Using custom method in distributed model

Not sure if this is the right way to do it. I’m wrapping my model in nn.DataParallel for multi gpu training. There is an LSTM module as part of this model. This LSTM module has a custom method that resets the hidden states, called after each time a forward pass is done during training. This is the only custom method that’s used.

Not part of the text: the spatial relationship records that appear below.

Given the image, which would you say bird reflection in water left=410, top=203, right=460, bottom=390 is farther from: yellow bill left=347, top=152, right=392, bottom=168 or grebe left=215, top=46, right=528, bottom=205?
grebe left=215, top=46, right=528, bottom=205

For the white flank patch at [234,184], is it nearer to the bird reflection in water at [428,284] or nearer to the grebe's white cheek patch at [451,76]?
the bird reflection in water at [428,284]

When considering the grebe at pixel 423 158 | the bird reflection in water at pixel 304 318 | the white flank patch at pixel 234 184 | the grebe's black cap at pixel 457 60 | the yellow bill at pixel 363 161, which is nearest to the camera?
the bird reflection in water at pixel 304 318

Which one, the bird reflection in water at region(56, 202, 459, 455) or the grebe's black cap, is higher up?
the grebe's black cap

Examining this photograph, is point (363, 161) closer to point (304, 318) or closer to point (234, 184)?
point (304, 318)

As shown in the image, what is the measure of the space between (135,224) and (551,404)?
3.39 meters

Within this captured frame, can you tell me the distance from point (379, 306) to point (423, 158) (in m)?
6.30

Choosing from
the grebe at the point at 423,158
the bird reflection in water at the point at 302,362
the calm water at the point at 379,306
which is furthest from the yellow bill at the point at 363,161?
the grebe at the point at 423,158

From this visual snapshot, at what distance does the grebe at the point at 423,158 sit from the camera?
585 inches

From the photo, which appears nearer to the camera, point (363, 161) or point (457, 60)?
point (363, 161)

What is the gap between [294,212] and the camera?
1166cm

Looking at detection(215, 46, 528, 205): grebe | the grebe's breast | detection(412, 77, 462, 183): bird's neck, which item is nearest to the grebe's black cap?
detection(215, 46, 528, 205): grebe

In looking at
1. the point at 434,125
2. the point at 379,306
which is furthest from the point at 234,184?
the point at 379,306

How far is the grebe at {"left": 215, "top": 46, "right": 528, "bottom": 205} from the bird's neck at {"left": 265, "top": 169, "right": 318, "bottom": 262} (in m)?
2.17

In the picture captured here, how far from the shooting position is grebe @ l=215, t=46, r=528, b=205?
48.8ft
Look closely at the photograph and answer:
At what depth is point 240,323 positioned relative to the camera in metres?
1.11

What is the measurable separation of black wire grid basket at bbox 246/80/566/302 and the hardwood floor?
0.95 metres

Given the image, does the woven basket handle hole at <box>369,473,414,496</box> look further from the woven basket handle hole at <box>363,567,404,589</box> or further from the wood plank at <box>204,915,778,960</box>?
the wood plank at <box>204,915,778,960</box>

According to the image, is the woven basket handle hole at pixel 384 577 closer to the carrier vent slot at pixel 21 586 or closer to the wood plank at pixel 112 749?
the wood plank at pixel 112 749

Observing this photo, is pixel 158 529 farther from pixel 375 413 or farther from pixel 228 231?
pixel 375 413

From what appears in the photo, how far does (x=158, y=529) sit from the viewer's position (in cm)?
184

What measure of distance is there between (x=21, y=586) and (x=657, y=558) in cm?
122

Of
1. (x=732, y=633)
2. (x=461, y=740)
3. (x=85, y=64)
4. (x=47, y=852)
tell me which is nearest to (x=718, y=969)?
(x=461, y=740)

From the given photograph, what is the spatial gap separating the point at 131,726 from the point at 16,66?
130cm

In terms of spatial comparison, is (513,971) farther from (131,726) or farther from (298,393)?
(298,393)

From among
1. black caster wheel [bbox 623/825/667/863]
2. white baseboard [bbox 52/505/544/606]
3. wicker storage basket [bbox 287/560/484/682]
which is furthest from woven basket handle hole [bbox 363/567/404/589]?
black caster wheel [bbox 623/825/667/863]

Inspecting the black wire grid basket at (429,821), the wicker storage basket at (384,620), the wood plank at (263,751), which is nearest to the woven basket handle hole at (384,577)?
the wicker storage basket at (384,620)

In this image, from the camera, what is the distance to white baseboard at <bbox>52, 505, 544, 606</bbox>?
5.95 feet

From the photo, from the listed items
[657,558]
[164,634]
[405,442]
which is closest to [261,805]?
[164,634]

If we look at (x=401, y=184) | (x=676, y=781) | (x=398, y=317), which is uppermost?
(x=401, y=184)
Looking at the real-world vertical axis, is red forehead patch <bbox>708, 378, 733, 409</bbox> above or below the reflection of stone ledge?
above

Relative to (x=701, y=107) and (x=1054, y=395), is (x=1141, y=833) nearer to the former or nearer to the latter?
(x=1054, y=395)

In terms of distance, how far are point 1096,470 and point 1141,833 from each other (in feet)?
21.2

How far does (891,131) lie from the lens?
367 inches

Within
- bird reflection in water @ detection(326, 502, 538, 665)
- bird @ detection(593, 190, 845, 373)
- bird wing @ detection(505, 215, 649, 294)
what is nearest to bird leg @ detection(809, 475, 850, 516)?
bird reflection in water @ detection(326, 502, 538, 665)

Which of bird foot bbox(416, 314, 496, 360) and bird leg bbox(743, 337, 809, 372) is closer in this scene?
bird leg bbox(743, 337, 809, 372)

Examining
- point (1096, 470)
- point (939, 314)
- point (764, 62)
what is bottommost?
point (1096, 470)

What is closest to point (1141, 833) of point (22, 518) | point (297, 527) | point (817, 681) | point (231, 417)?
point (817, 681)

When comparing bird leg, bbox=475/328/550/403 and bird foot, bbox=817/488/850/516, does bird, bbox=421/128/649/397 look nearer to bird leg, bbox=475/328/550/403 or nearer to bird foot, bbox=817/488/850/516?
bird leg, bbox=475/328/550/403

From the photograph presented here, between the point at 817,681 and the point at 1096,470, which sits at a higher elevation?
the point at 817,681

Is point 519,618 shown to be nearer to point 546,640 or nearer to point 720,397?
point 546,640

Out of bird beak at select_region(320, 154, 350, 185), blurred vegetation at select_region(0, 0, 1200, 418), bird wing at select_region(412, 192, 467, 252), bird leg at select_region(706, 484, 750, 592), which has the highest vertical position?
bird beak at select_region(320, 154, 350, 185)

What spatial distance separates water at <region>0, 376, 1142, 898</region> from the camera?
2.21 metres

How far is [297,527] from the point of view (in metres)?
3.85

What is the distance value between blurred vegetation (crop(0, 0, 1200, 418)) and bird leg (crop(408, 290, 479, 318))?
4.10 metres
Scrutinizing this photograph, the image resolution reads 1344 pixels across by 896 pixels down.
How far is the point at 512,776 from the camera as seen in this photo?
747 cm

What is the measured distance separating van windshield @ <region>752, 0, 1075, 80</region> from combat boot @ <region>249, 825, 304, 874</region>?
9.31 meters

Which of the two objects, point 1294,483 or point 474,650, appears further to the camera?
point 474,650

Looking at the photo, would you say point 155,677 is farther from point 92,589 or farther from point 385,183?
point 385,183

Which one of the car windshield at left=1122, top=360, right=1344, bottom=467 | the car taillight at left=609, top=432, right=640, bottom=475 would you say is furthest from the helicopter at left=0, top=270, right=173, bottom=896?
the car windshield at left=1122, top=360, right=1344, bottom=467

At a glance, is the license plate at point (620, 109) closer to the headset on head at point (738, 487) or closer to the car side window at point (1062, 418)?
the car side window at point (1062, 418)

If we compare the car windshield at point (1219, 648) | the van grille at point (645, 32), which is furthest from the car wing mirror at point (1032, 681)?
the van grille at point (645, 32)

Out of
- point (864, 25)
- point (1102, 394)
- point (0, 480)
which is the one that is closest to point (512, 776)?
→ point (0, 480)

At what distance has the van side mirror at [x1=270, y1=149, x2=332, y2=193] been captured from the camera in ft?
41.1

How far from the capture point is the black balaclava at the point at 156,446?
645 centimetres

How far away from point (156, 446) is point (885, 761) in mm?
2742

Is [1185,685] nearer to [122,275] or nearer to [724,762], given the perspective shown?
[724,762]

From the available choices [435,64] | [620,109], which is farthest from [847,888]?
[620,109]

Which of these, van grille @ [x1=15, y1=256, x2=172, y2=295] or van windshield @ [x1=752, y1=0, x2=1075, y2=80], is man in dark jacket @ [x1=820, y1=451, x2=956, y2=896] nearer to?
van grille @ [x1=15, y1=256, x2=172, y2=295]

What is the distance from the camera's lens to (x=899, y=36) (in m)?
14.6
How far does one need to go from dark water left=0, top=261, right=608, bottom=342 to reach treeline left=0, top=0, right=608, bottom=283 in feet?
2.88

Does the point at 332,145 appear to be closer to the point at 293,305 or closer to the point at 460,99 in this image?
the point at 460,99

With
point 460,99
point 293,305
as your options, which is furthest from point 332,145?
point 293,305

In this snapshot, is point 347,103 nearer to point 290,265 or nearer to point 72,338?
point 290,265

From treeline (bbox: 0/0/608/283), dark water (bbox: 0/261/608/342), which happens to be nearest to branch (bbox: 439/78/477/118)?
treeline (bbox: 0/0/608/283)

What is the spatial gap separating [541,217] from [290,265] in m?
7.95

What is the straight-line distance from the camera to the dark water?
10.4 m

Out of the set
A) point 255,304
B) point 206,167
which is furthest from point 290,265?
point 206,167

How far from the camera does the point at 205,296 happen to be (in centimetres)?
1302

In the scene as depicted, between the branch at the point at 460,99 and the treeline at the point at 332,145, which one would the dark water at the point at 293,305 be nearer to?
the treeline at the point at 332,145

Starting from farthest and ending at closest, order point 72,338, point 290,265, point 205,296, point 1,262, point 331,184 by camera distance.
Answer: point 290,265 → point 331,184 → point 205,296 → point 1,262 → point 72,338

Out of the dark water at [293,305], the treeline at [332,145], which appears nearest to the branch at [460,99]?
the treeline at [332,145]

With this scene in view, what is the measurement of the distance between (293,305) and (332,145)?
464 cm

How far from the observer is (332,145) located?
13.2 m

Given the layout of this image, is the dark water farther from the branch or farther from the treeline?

To access this reset method in the parallel model, I do
model.module.lstm.reset_hidden_state()
Whereas if my model is not wrapped in DataParallel, it would just be
model.lstm.reset_hidden_state()

Is this right, or do I have to write a custom DataParallel wrapper that has scatter, gather, etc methods? If so, how would I do it?

This is the lstm module:

class LSTM(nn.Module):
    def __init__(self, latent_dim, num_layers, hidden_dim):
        super().__init__()
        self.lstm = nn.LSTM(input_size=latent_dim, num_layers=num_layers, hidden_size=hidden_dim, batch_first=True, dropout=0.0)
        self.hidden_state = None
    def reset_hidden_state(self):
        self.hidden_state = None
    def forward(self,X):
        self.lstm.flatten_parameters()
        X, self.hidden_state = self.lstm(X, self.hidden_state)
        return X

It depends on what you expected reset_hidden_state to achieve. Below is what happens in EVERY forward pass when you use DataParallel.

  1. split input data
  2. replicate model to all devices
  3. feed input data splits to all model replicas
  4. gather outputs from all replicas
  5. done with forward

After the forward pass, the autograd graph actually contains multiple model replicas. It looks sth like

original model <- scatter <- model replicas <- replica output <- gather <- final output.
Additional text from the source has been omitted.